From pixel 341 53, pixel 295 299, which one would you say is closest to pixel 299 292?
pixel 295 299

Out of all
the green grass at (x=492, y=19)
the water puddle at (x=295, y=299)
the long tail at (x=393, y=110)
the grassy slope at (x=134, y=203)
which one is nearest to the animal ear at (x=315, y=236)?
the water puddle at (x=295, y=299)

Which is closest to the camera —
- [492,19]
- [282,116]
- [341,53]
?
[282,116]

════════════════

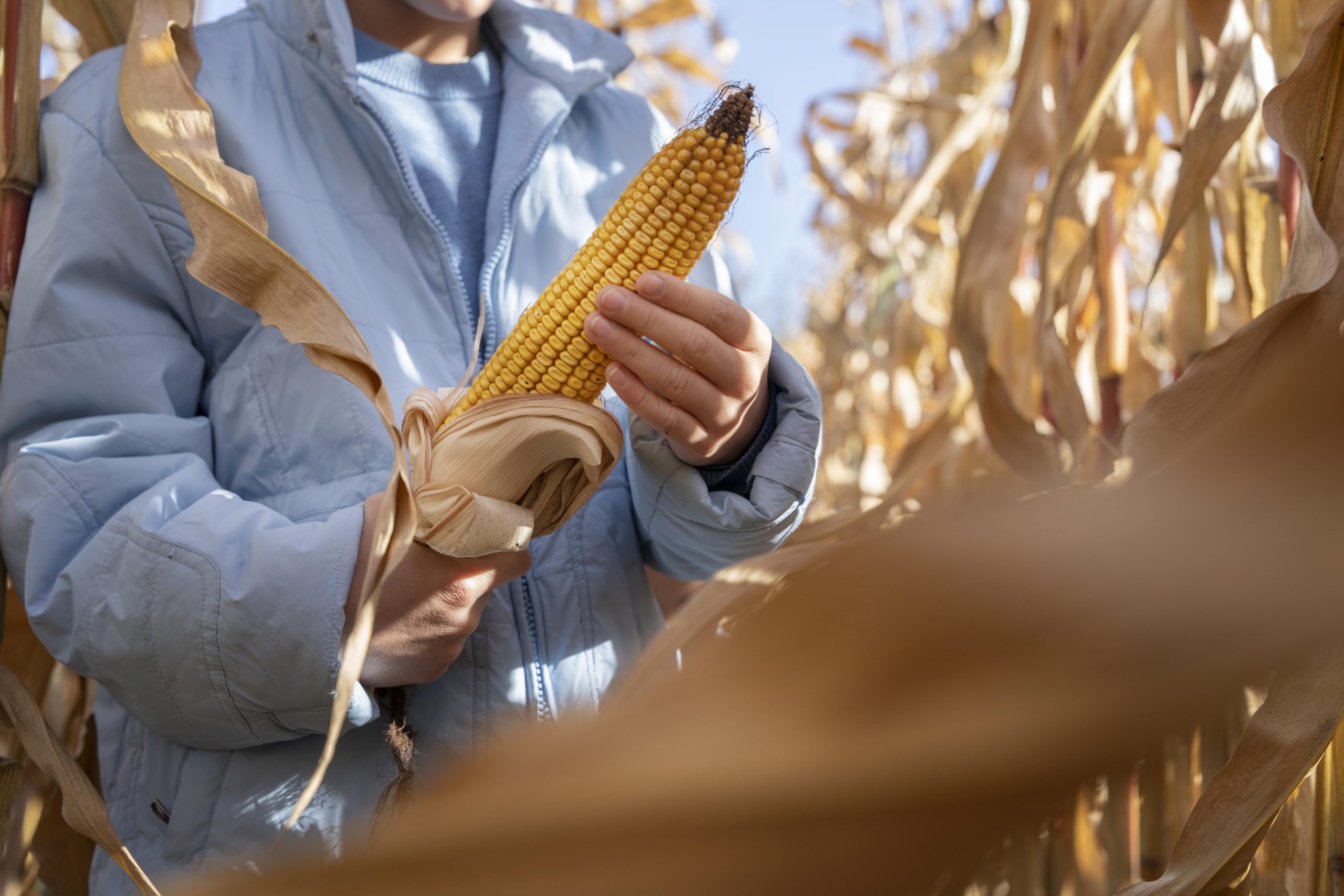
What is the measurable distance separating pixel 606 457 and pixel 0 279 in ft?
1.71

════════════════

Stated problem » Copy out every line of the items above that contains the word "pixel".

Expected answer »
From pixel 341 53, pixel 295 299, which one would you say is closest to pixel 299 292?
pixel 295 299
What is the measurable distance separating pixel 606 457 and pixel 0 279 in ft?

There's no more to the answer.